:: Problem to solve ::
Lay out the lines from the one containing "Viewed in this" through the end of the records as a Markdown table with the columns Row and Line, numbering each row and omitting blank lines.

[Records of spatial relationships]
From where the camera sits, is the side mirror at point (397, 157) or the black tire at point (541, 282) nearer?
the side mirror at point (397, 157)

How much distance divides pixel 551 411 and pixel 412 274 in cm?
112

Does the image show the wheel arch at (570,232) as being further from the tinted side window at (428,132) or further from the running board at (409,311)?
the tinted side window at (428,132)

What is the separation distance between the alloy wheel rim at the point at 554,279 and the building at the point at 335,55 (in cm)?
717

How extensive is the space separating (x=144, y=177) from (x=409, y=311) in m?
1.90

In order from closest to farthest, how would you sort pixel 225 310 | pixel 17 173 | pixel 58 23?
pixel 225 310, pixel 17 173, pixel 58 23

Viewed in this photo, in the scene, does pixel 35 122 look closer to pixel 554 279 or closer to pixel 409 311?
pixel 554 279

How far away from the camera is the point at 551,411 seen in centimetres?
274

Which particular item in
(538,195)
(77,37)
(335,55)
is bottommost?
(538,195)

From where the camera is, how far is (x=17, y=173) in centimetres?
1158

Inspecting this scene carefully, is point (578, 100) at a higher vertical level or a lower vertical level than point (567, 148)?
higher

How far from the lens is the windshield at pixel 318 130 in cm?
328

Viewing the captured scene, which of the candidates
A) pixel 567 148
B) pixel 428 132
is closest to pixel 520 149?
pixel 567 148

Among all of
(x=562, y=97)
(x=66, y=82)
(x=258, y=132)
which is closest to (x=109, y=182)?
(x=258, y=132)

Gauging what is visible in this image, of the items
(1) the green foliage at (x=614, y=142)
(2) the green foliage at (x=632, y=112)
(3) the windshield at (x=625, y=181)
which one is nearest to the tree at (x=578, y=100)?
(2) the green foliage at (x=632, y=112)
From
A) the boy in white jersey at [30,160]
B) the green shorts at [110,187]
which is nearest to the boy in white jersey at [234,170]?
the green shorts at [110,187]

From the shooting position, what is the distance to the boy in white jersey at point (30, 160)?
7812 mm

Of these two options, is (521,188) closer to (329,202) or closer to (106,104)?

:: Final result ::
| Row | Line |
|---|---|
| 1 | Viewed in this photo, in the scene, does pixel 35 122 look closer to pixel 554 279 or closer to pixel 409 311? |
| 2 | pixel 554 279 |
| 3 | How far away from the camera is the point at 551,411 seen in centimetres? |
| 4 | 274 |
| 5 | Which particular item in |
| 6 | (538,195) |
| 7 | (77,37) |
| 8 | (335,55) |
| 9 | is bottommost? |
| 10 | (538,195) |
| 11 | From where the camera is, how far is (x=17, y=173) in centimetres? |
| 12 | 1158 |
| 13 | Inspecting this scene carefully, is point (578, 100) at a higher vertical level or a lower vertical level than point (567, 148)? |
| 14 | higher |
| 15 | How far from the lens is the windshield at pixel 318 130 in cm? |
| 16 | 328 |
| 17 | Viewing the captured scene, which of the candidates |
| 18 | A) pixel 567 148 |
| 19 | B) pixel 428 132 |
| 20 | is closest to pixel 520 149? |
| 21 | pixel 567 148 |
| 22 | Among all of |
| 23 | (x=562, y=97) |
| 24 | (x=66, y=82) |
| 25 | (x=258, y=132) |
| 26 | which is closest to (x=109, y=182)? |
| 27 | (x=258, y=132) |
| 28 | Gauging what is visible in this image, of the items |
| 29 | (1) the green foliage at (x=614, y=142) |
| 30 | (2) the green foliage at (x=632, y=112) |
| 31 | (3) the windshield at (x=625, y=181) |
| 32 | which one is nearest to the tree at (x=578, y=100)? |
| 33 | (2) the green foliage at (x=632, y=112) |
| 34 | From |
| 35 | A) the boy in white jersey at [30,160] |
| 36 | B) the green shorts at [110,187] |
| 37 | which is nearest to the boy in white jersey at [234,170]? |
| 38 | the green shorts at [110,187] |
| 39 | From the shooting position, what is the distance to the boy in white jersey at point (30, 160)? |
| 40 | 7812 mm |
| 41 | Of these two options, is (521,188) closer to (329,202) or closer to (106,104)? |